[Stored data entries]
* * *
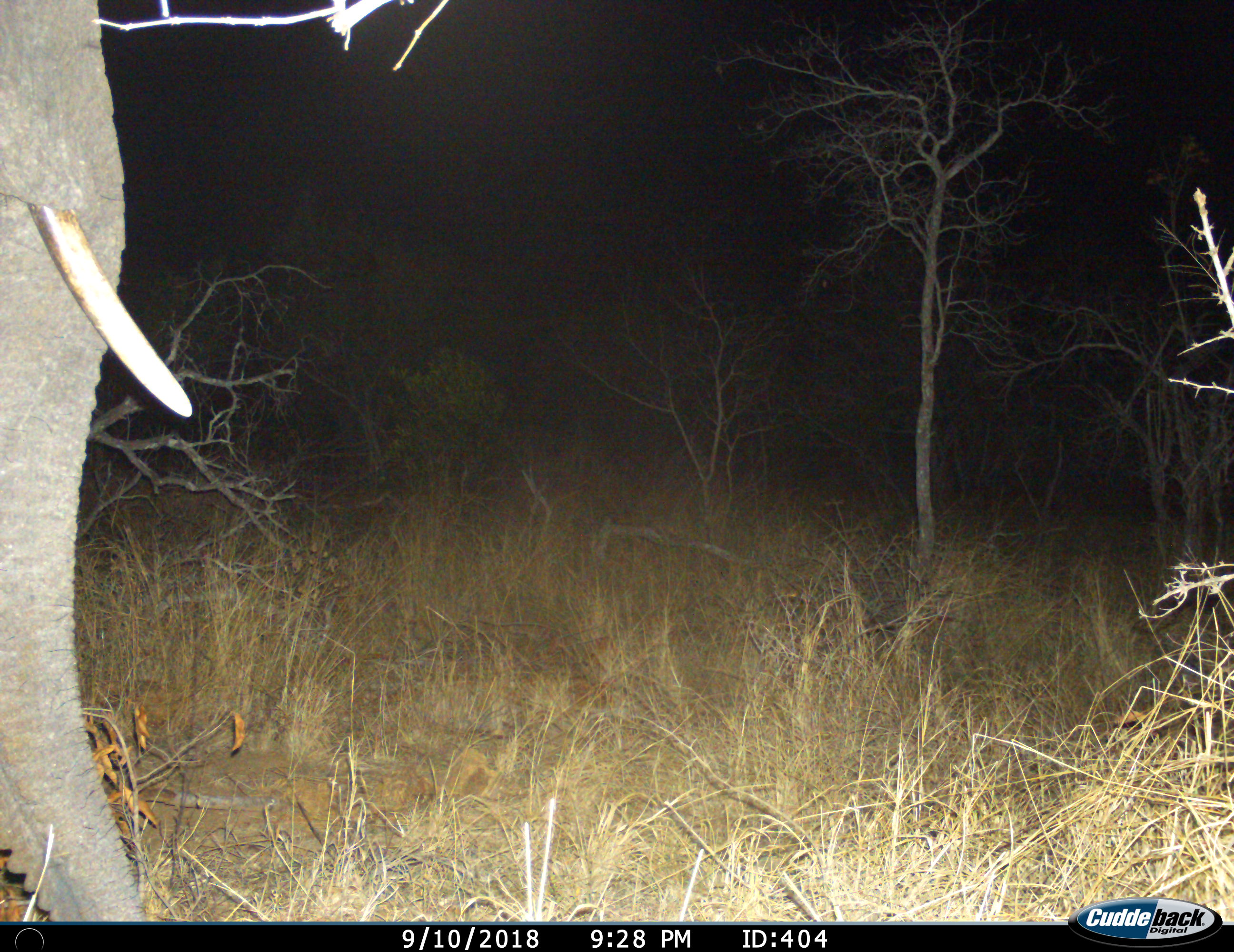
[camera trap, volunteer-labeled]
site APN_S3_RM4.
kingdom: Animalia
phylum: Chordata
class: Mammalia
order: Proboscidea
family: Elephantidae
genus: Loxodonta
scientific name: Loxodonta africana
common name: african bush elephant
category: elephant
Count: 1.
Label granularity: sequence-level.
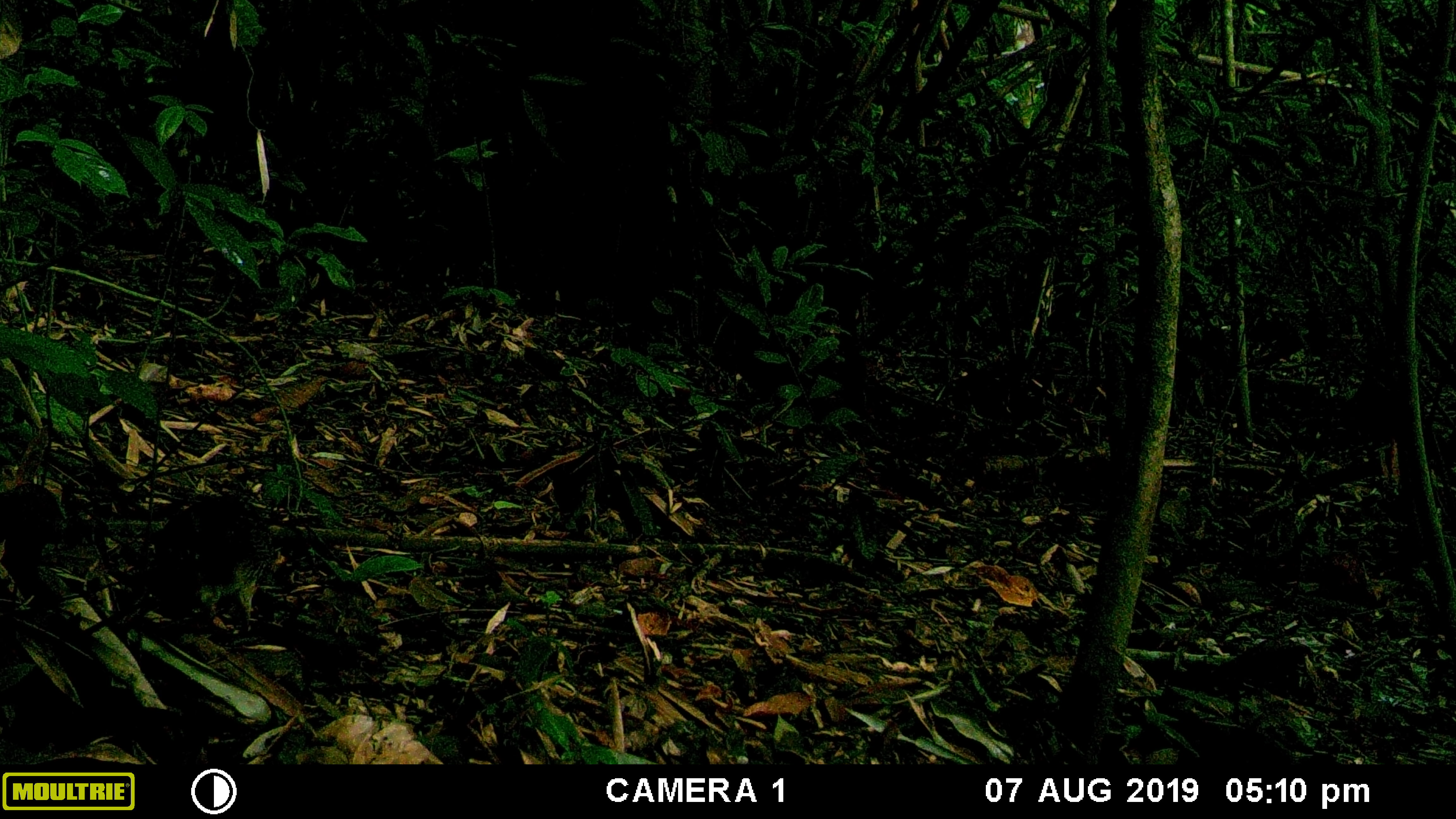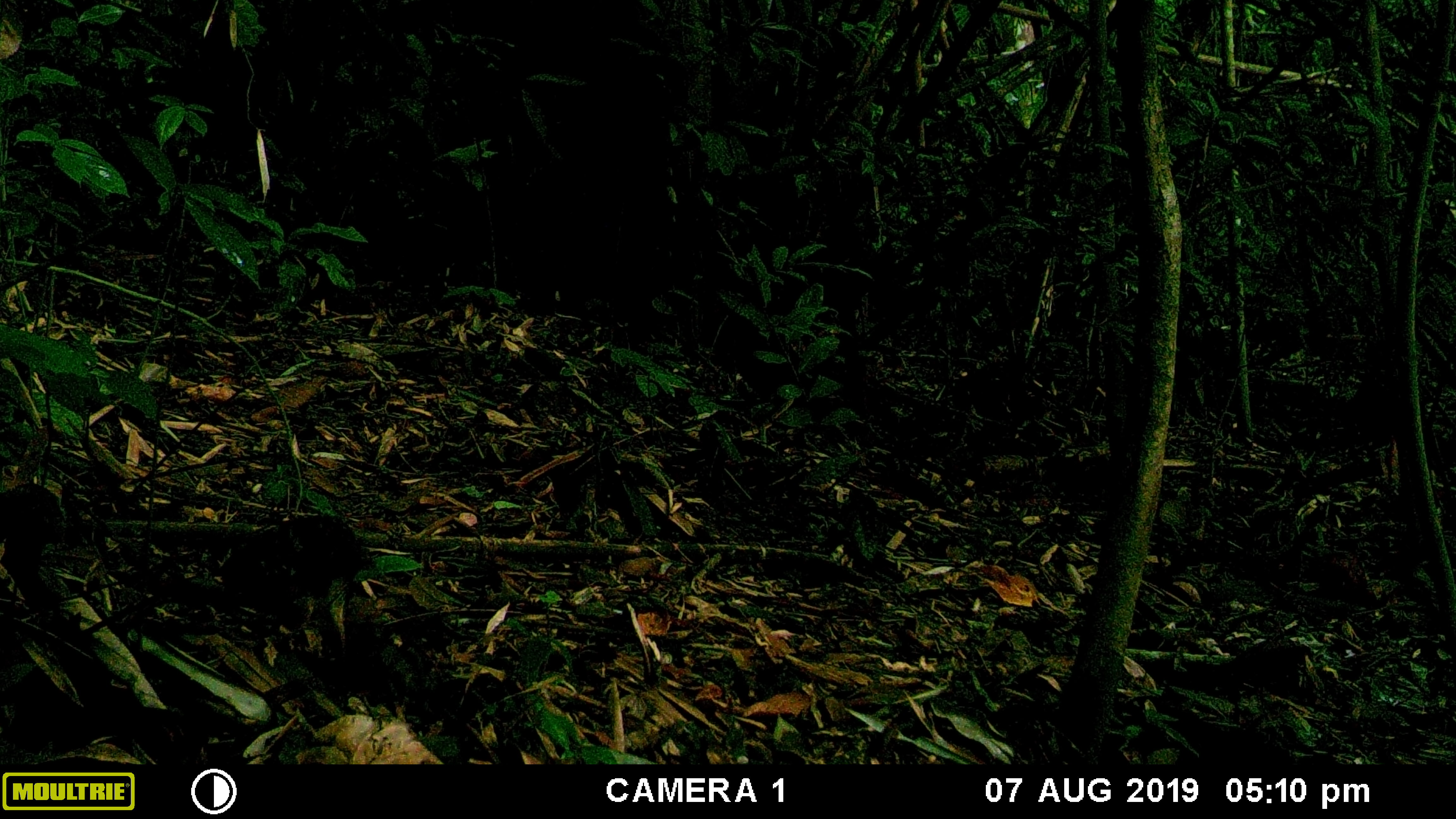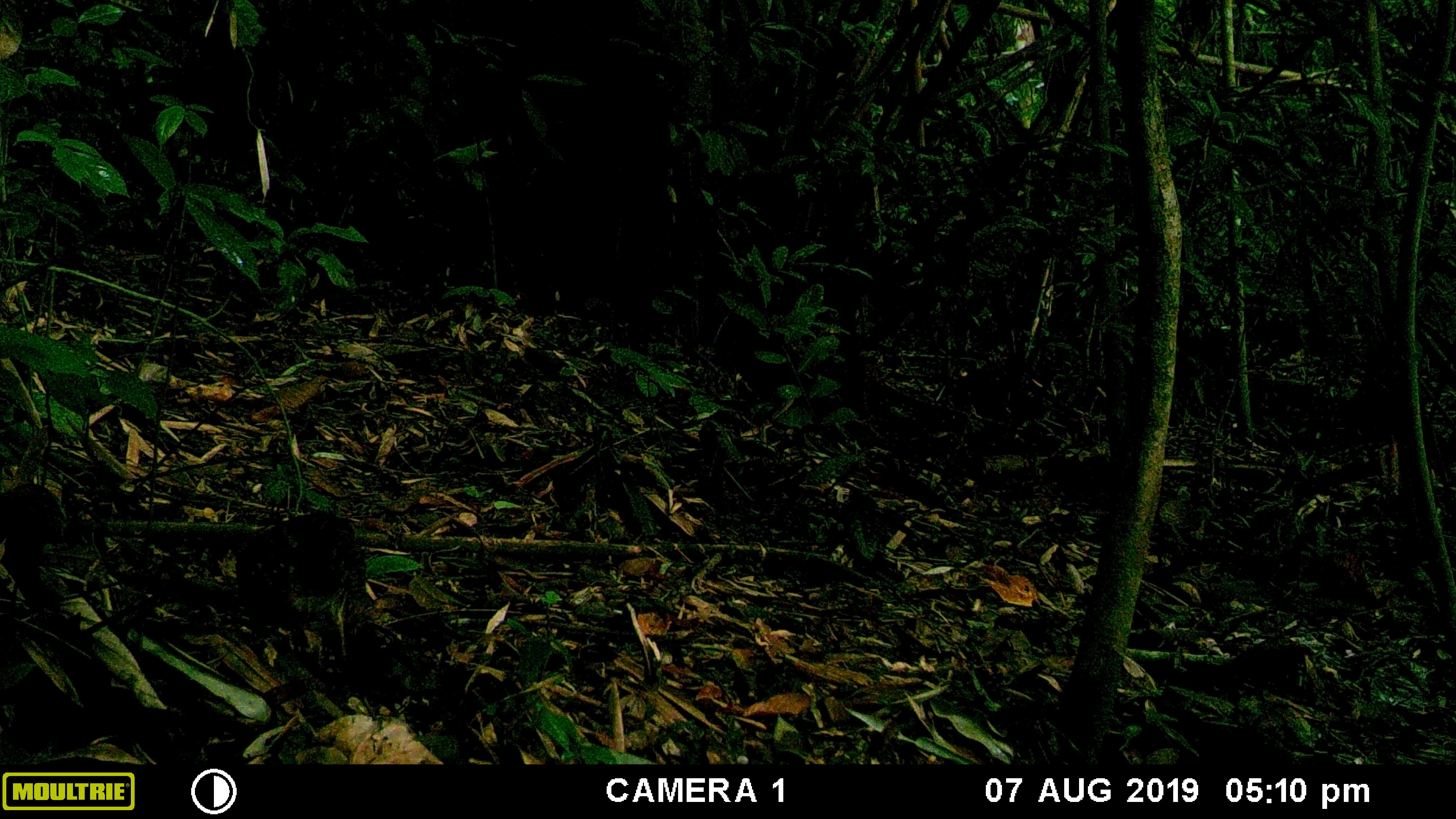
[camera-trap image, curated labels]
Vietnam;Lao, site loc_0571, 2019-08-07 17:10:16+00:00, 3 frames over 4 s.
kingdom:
* * *
**Task objective**: Would you restate all of the data above word for word, omitting the pictures?

**Answer box**:
[camera trap, volunteer-labeled]
site APN_S3_RM4.
kingdom: Animalia
phylum: Chordata
class: Mammalia
order: Proboscidea
family: Elephantidae
genus: Loxodonta
scientific name: Loxodonta africana
common name: african bush elephant
category: elephant
Count: 1.
Label granularity: sequence-level.
[camera-trap image, curated labels]
Vietnam;Lao, site loc_0571, 2019-08-07 17:10:16+00:00, 3 frames over 4 s.
kingdom:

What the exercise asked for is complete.